[Recorded data]

--

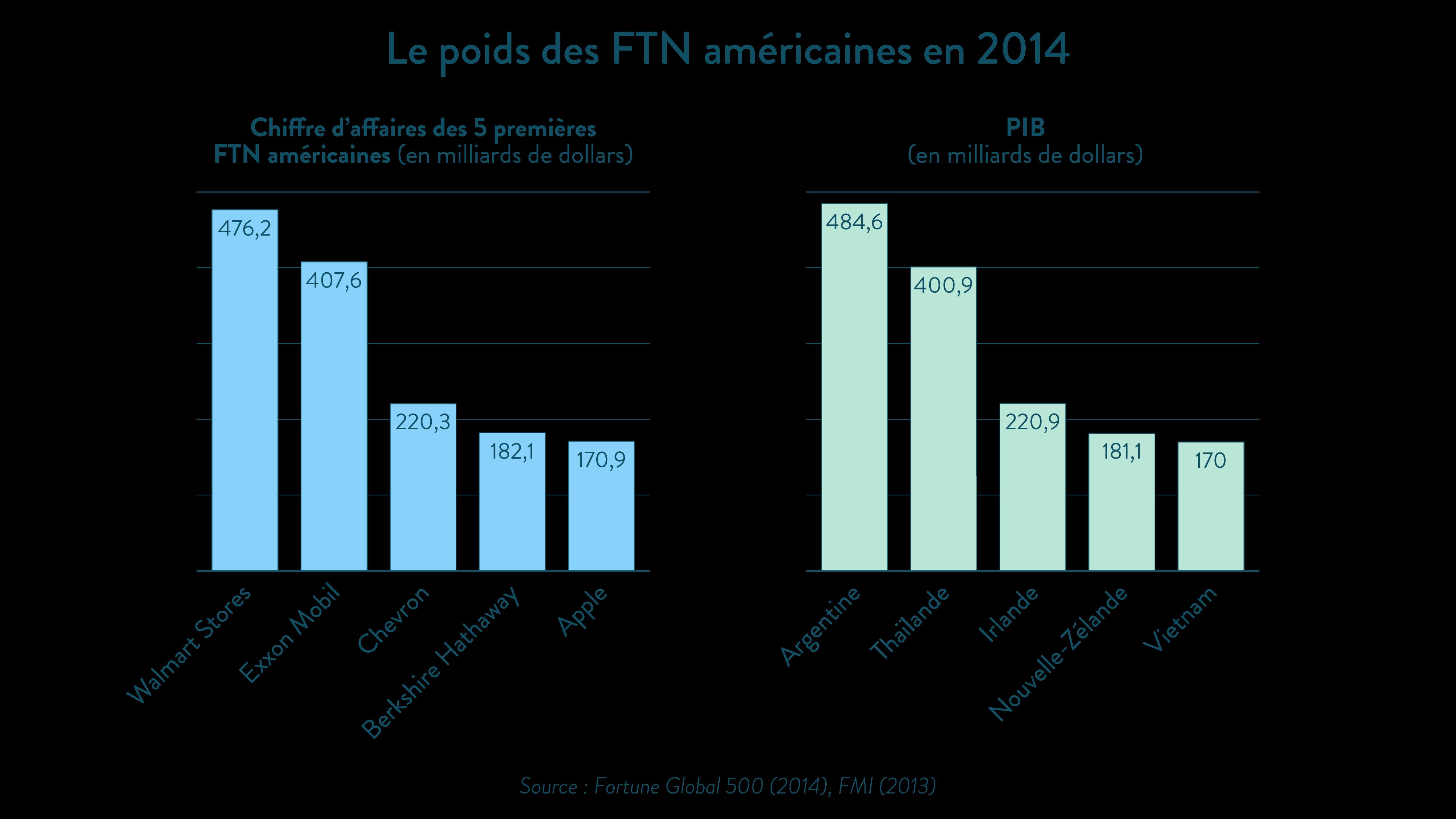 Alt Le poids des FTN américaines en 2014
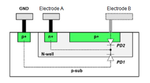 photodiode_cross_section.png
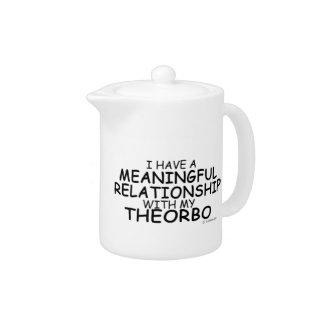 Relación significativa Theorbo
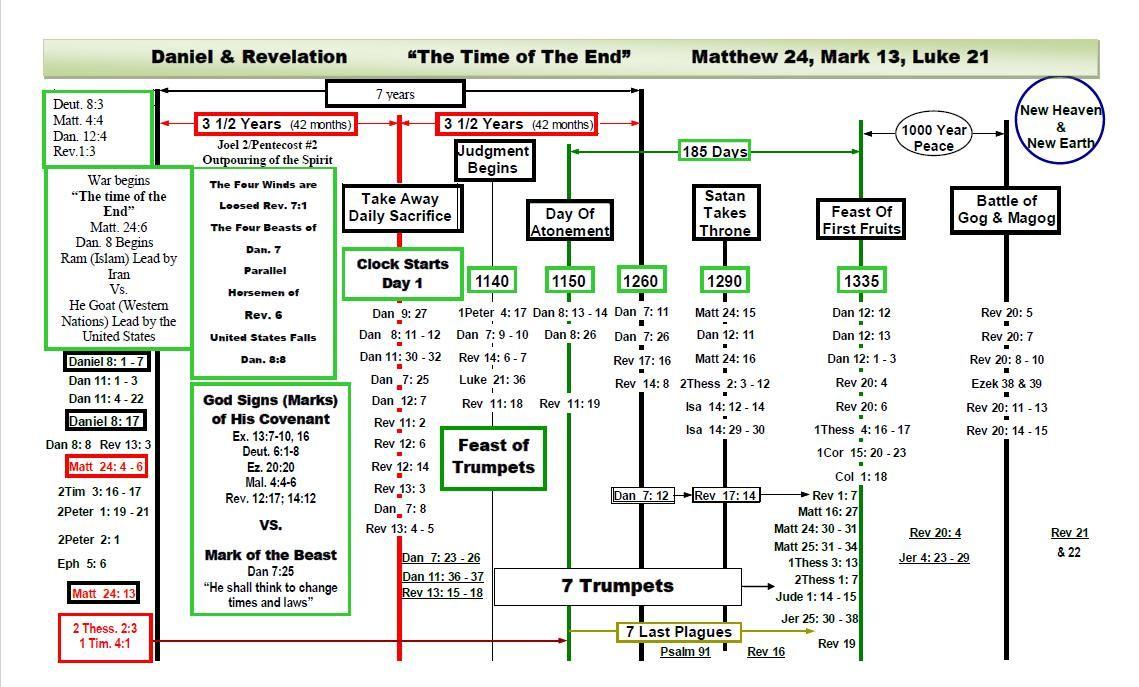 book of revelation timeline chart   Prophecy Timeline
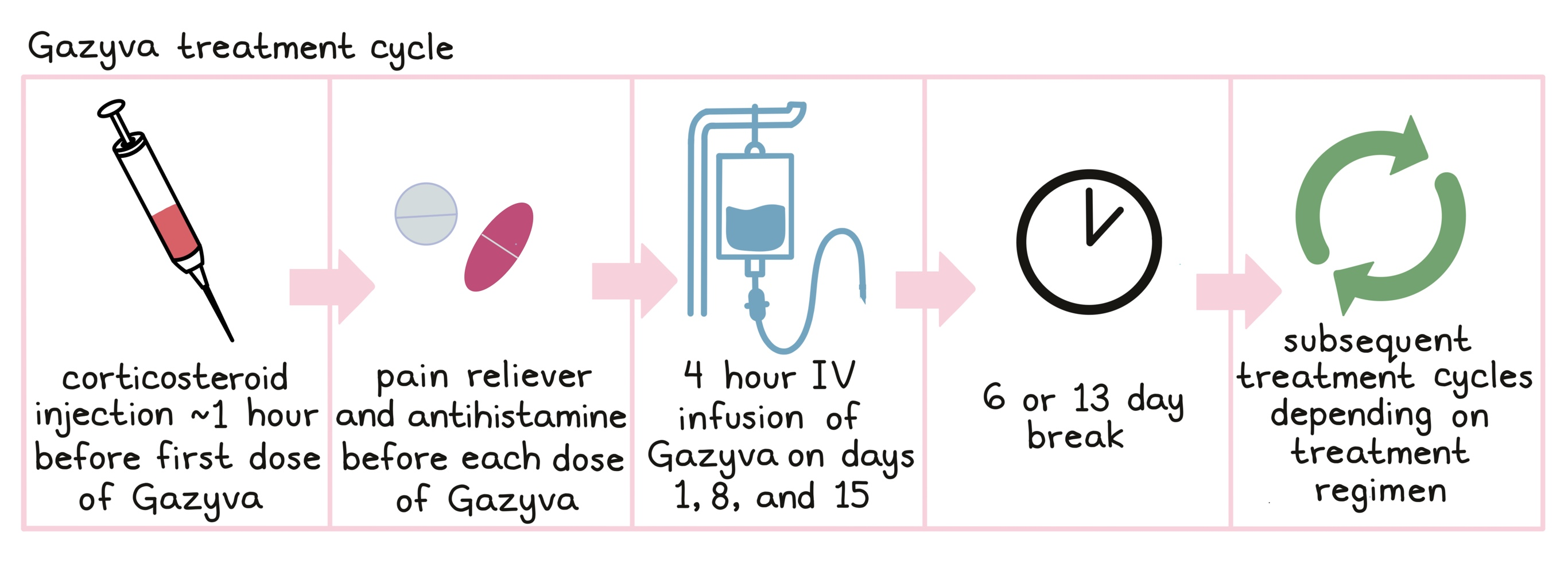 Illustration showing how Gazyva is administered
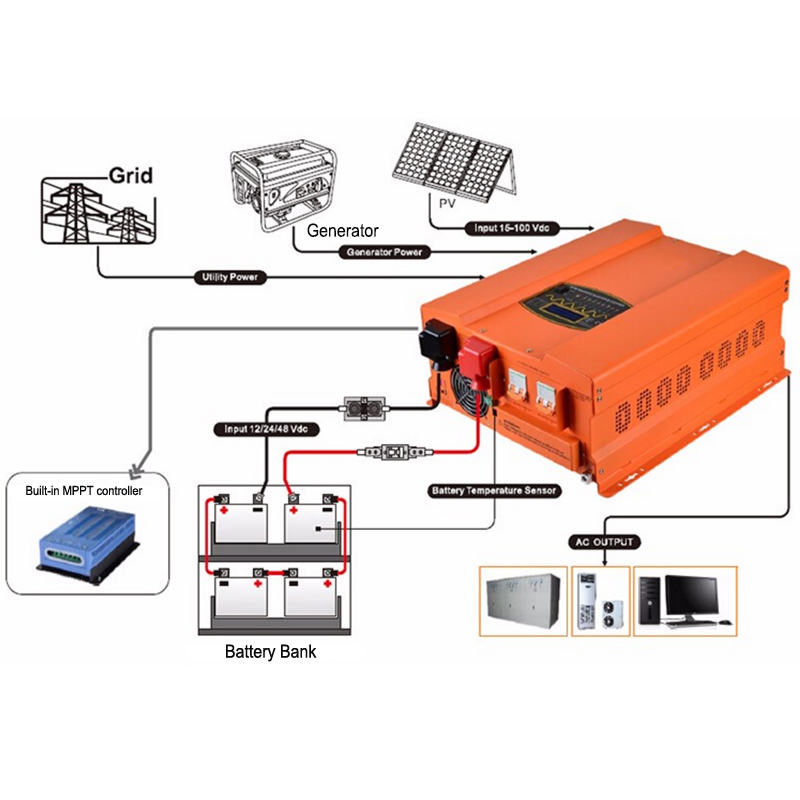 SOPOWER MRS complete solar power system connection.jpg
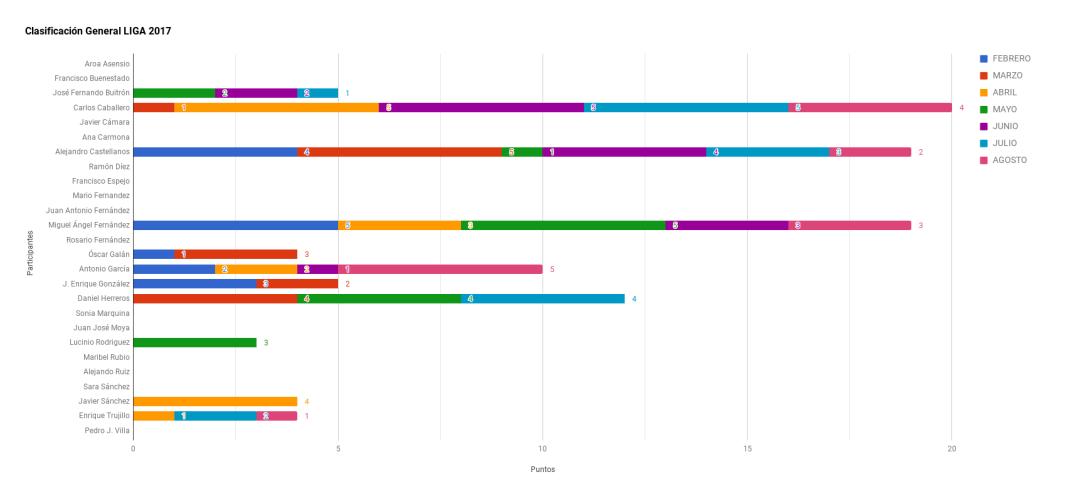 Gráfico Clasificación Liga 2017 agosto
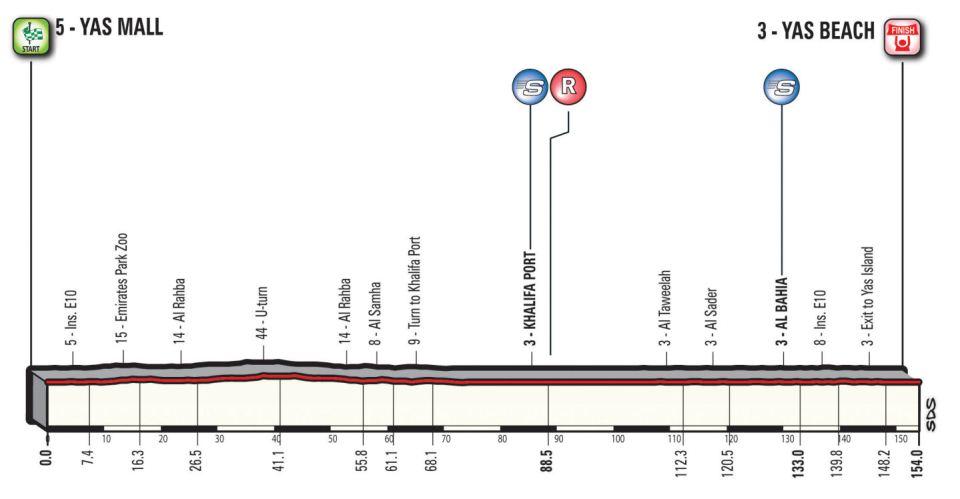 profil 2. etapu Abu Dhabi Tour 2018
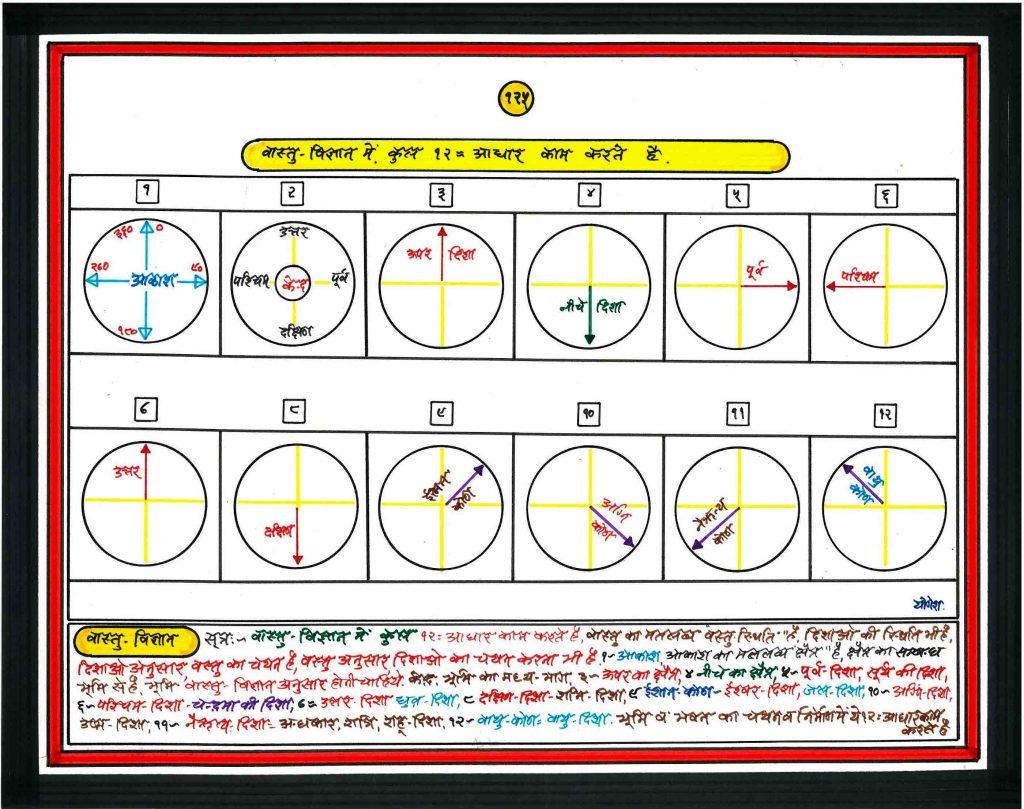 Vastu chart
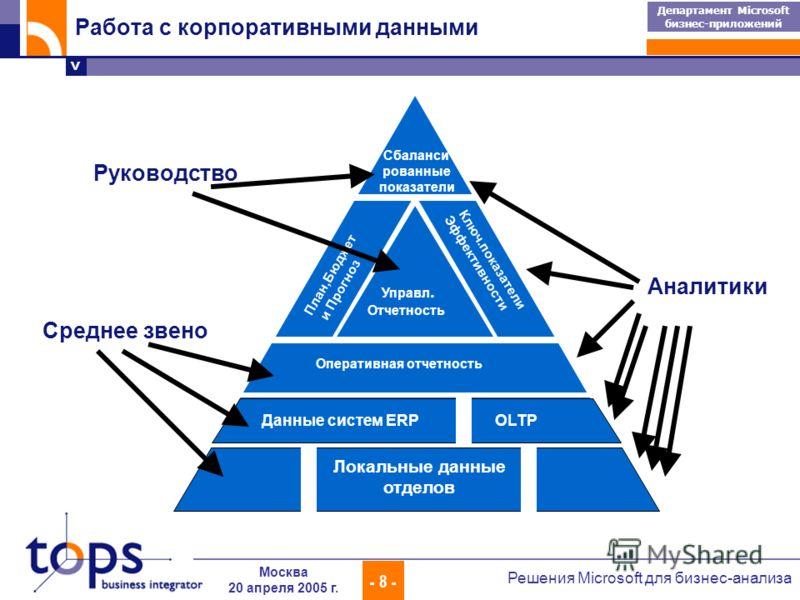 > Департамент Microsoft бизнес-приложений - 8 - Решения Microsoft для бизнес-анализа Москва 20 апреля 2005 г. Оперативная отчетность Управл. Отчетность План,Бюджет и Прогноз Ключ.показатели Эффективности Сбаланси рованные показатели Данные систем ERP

--

» BRIEF
Output each record above exactly as written. Skip any pictures.

» RESPONSE AREA
 Alt Le poids des FTN américaines en 2014
 photodiode_cross_section.png
 Relación significativa Theorbo
 book of revelation timeline chart   Prophecy Timeline
 Illustration showing how Gazyva is administered
 SOPOWER MRS complete solar power system connection.jpg
 Gráfico Clasificación Liga 2017 agosto
 profil 2. etapu Abu Dhabi Tour 2018
 Vastu chart
 > Департамент Microsoft бизнес-приложений - 8 - Решения Microsoft для бизнес-анализа Москва 20 апреля 2005 г. Оперативная отчетность Управл. Отчетность План,Бюджет и Прогноз Ключ.показатели Эффективности Сбаланси рованные показатели Данные систем ERP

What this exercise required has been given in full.